The Revealer highlights a growing grassroots movement of mothers, the "Quiverfull," who are having large families in order to build an army for God.
Janet Wolfson is a 44-year-old mother of eight in Canton, Georgia. Tracie Moore, a 39-year-old midwife who lives in southern Kentucky, is mother to fourteen. Wendy Dufkin in Coxsackie has her thirteen. And while Jamie Stoltzfus, a 27-year-old Illinois mom, has only four children so far, she plans on bearing enough to populate "two teams." All four mothers are devoted to a way of life New York Times columnist David Brooks has praised as a new spiritual movement taking hold among exurban and Sunbelt families. Brooks called these parents "natalists" and described their progeny as a new wave of "Red-Diaper Babies"--as in "red state."
But Wolfson, Moore and thousands of mothers like them call themselves and their belief system "Quiverfull." They borrow their name from Psalm 127: "Like arrows in the hands of a warrior are sons born in one's youth. Blessed is the man whose quiver is full of them. They will not be put to shame when they contend with their enemies in the gate." Quiverfull mothers think of their children as no mere movement but as an army they're building for God.
Quiverfull parents try to have upwards of six children. They home-school their families, attend fundamentalist churches and follow biblical guidelines of male headship - "Father knows best" - and female submissiveness. They refuse any attempt to regulate pregnancy. Quiverfull began with the publication of Rick and Jan Hess's 1989 book, A Full Quiver: Family Planning and the Lordship of Christ, which argues that God, as the "Great Physician" and sole "Birth Controller," opens and closes the womb on a case-by-case basis. Women's attempts to control their own bodies--the Lord's temple--are a seizure of divine power.

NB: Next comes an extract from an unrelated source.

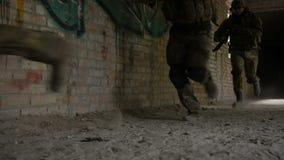 Guardabosques del ejército en la acción en el área del campo de batalla almacen de video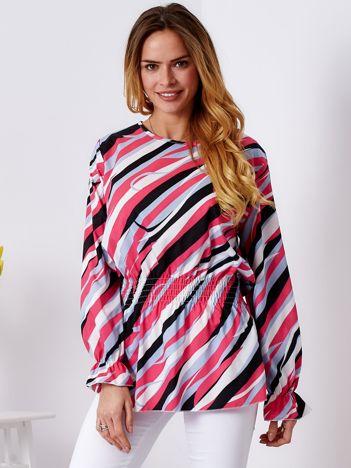 Ciemnoróżowa bluzka w kolorowe desenie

The movement is unabashedly political (one woman spoke of raising a large family as a "political act" and a step in winning the culture war "demographically") and a reaction against what these mothers see as the failings of secular feminism. Quiverfull families seem to be in lower income brackets or struggle financially, yet they wholly trust that God will provide for the material needs of their many children. And the recurrent military metaphors of raising children to be an army for God are strangely juxtaposed with the motherly submissiveness its adherents embrace - Quiverfull seemingly gives these women a sense of purpose and a role of strength and leadership in a patriarchal subculture. Quiverfull also raises provocative questions about how we think of children and why God gives them to us.